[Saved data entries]
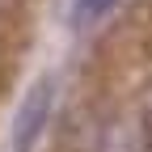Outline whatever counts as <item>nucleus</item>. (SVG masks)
<instances>
[{"label": "nucleus", "mask_w": 152, "mask_h": 152, "mask_svg": "<svg viewBox=\"0 0 152 152\" xmlns=\"http://www.w3.org/2000/svg\"><path fill=\"white\" fill-rule=\"evenodd\" d=\"M110 4H114V0H76V21H89V17L97 21Z\"/></svg>", "instance_id": "nucleus-3"}, {"label": "nucleus", "mask_w": 152, "mask_h": 152, "mask_svg": "<svg viewBox=\"0 0 152 152\" xmlns=\"http://www.w3.org/2000/svg\"><path fill=\"white\" fill-rule=\"evenodd\" d=\"M47 106H51V85L38 80L34 93H30V106H21V114H17V135H13L17 152H30V144L38 140V131L47 123Z\"/></svg>", "instance_id": "nucleus-2"}, {"label": "nucleus", "mask_w": 152, "mask_h": 152, "mask_svg": "<svg viewBox=\"0 0 152 152\" xmlns=\"http://www.w3.org/2000/svg\"><path fill=\"white\" fill-rule=\"evenodd\" d=\"M97 152H152V123L140 110H123L97 135Z\"/></svg>", "instance_id": "nucleus-1"}]
</instances>
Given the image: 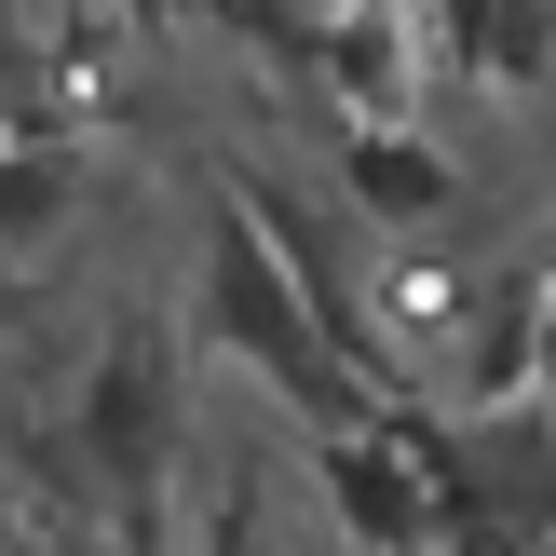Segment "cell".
I'll return each mask as SVG.
<instances>
[{
	"label": "cell",
	"mask_w": 556,
	"mask_h": 556,
	"mask_svg": "<svg viewBox=\"0 0 556 556\" xmlns=\"http://www.w3.org/2000/svg\"><path fill=\"white\" fill-rule=\"evenodd\" d=\"M81 462L123 503V543H150L163 530V462H177V353L150 326H123L96 353V380H81Z\"/></svg>",
	"instance_id": "6da1fadb"
},
{
	"label": "cell",
	"mask_w": 556,
	"mask_h": 556,
	"mask_svg": "<svg viewBox=\"0 0 556 556\" xmlns=\"http://www.w3.org/2000/svg\"><path fill=\"white\" fill-rule=\"evenodd\" d=\"M340 204L367 217V231H434V217L462 204V163L434 150V136H407V123H353L340 136Z\"/></svg>",
	"instance_id": "7a4b0ae2"
},
{
	"label": "cell",
	"mask_w": 556,
	"mask_h": 556,
	"mask_svg": "<svg viewBox=\"0 0 556 556\" xmlns=\"http://www.w3.org/2000/svg\"><path fill=\"white\" fill-rule=\"evenodd\" d=\"M81 190H96V163L68 150V136H14L0 150V244H41L81 217Z\"/></svg>",
	"instance_id": "3957f363"
},
{
	"label": "cell",
	"mask_w": 556,
	"mask_h": 556,
	"mask_svg": "<svg viewBox=\"0 0 556 556\" xmlns=\"http://www.w3.org/2000/svg\"><path fill=\"white\" fill-rule=\"evenodd\" d=\"M109 14H150V27H177V14H258V0H109Z\"/></svg>",
	"instance_id": "277c9868"
},
{
	"label": "cell",
	"mask_w": 556,
	"mask_h": 556,
	"mask_svg": "<svg viewBox=\"0 0 556 556\" xmlns=\"http://www.w3.org/2000/svg\"><path fill=\"white\" fill-rule=\"evenodd\" d=\"M27 313V271H14V244H0V326H14Z\"/></svg>",
	"instance_id": "5b68a950"
}]
</instances>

» Task brief
Select every line in the rows above that contains the string "evenodd", and copy each of those lines out in full.

» Expected output
[{"label": "nucleus", "mask_w": 152, "mask_h": 152, "mask_svg": "<svg viewBox=\"0 0 152 152\" xmlns=\"http://www.w3.org/2000/svg\"><path fill=\"white\" fill-rule=\"evenodd\" d=\"M110 4H114V0H76V21H89V17L97 21Z\"/></svg>", "instance_id": "nucleus-3"}, {"label": "nucleus", "mask_w": 152, "mask_h": 152, "mask_svg": "<svg viewBox=\"0 0 152 152\" xmlns=\"http://www.w3.org/2000/svg\"><path fill=\"white\" fill-rule=\"evenodd\" d=\"M47 106H51V85L38 80L34 93H30V106H21V114H17V135H13L17 152H30V144L38 140V131L47 123Z\"/></svg>", "instance_id": "nucleus-2"}, {"label": "nucleus", "mask_w": 152, "mask_h": 152, "mask_svg": "<svg viewBox=\"0 0 152 152\" xmlns=\"http://www.w3.org/2000/svg\"><path fill=\"white\" fill-rule=\"evenodd\" d=\"M97 152H152V123L140 110H123L97 135Z\"/></svg>", "instance_id": "nucleus-1"}]
	"mask_svg": "<svg viewBox=\"0 0 556 556\" xmlns=\"http://www.w3.org/2000/svg\"><path fill=\"white\" fill-rule=\"evenodd\" d=\"M81 462L123 503V543H150L163 530V462H177V353L150 326H123L96 353V380H81Z\"/></svg>",
	"mask_svg": "<svg viewBox=\"0 0 556 556\" xmlns=\"http://www.w3.org/2000/svg\"><path fill=\"white\" fill-rule=\"evenodd\" d=\"M340 204L367 217V231H434V217L462 204V163L434 150V136H407V123H353L340 136Z\"/></svg>",
	"mask_svg": "<svg viewBox=\"0 0 556 556\" xmlns=\"http://www.w3.org/2000/svg\"><path fill=\"white\" fill-rule=\"evenodd\" d=\"M81 190H96V163L68 150V136H14L0 150V244H41L81 217Z\"/></svg>",
	"mask_svg": "<svg viewBox=\"0 0 556 556\" xmlns=\"http://www.w3.org/2000/svg\"><path fill=\"white\" fill-rule=\"evenodd\" d=\"M109 14H150V27H177V14H258V0H109Z\"/></svg>",
	"mask_svg": "<svg viewBox=\"0 0 556 556\" xmlns=\"http://www.w3.org/2000/svg\"><path fill=\"white\" fill-rule=\"evenodd\" d=\"M27 313V271H14V244H0V326H14Z\"/></svg>",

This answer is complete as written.